Start of Data in this exercise

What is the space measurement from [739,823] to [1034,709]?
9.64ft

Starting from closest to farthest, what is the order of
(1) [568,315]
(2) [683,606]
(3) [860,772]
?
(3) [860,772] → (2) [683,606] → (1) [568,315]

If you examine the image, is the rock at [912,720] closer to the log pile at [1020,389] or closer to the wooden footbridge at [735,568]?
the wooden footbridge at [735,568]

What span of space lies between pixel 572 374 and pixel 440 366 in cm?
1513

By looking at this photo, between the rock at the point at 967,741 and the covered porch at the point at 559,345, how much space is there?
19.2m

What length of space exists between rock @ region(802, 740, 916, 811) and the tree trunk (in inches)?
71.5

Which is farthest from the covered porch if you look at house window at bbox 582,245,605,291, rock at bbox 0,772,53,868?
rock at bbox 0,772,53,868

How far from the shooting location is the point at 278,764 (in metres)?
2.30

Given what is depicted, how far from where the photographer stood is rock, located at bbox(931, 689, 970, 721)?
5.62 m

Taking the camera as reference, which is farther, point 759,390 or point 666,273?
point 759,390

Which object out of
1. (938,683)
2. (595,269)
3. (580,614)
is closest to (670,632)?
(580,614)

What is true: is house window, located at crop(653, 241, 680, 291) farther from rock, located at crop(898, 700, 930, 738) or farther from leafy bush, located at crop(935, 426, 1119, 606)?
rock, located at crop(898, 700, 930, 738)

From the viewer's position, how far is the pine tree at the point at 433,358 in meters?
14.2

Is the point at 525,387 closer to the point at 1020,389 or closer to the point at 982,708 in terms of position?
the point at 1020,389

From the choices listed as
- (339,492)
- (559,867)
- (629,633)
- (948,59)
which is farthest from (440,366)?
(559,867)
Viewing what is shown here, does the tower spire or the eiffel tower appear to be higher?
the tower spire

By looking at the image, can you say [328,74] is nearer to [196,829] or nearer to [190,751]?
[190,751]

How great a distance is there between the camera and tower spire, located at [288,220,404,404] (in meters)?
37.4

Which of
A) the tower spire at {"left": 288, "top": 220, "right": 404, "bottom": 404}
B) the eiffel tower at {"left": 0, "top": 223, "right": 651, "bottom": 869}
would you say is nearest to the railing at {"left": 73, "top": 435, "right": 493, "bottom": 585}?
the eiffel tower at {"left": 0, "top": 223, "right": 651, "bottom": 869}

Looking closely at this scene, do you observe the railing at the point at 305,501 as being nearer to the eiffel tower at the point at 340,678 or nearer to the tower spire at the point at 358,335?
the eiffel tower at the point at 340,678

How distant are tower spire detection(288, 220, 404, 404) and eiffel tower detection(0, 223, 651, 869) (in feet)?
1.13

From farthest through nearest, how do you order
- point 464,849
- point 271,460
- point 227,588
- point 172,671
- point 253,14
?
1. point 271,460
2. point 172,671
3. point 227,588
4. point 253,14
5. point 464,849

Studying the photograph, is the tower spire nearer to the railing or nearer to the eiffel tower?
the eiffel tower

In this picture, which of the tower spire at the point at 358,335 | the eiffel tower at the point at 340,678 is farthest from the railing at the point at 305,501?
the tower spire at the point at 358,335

End of Data in this exercise

> Set task:
From the line that contains "By looking at the" to the last line of the material above, repeat every line exactly, keeping both the first and the last.

> Task response:
By looking at the image, can you say [328,74] is nearer to [196,829] or nearer to [190,751]?
[190,751]

How great a distance is there between the camera and tower spire, located at [288,220,404,404] (in meters)?
37.4

Which of
A) the tower spire at {"left": 288, "top": 220, "right": 404, "bottom": 404}
B) the eiffel tower at {"left": 0, "top": 223, "right": 651, "bottom": 869}
would you say is nearest to the railing at {"left": 73, "top": 435, "right": 493, "bottom": 585}?
the eiffel tower at {"left": 0, "top": 223, "right": 651, "bottom": 869}

Looking closely at this scene, do you observe the railing at the point at 305,501 as being nearer to the eiffel tower at the point at 340,678 or nearer to the tower spire at the point at 358,335?
the eiffel tower at the point at 340,678

How distant are tower spire detection(288, 220, 404, 404) and eiffel tower detection(0, 223, 651, 869) (in feet)?
1.13

From farthest through nearest, how do you order
- point 464,849
- point 271,460
- point 227,588
- point 172,671
- point 253,14
?
1. point 271,460
2. point 172,671
3. point 227,588
4. point 253,14
5. point 464,849

Studying the photograph, is the tower spire nearer to the railing or nearer to the eiffel tower?
the eiffel tower

In this picture, which of the tower spire at the point at 358,335 | the eiffel tower at the point at 340,678 is farthest from the railing at the point at 305,501?
the tower spire at the point at 358,335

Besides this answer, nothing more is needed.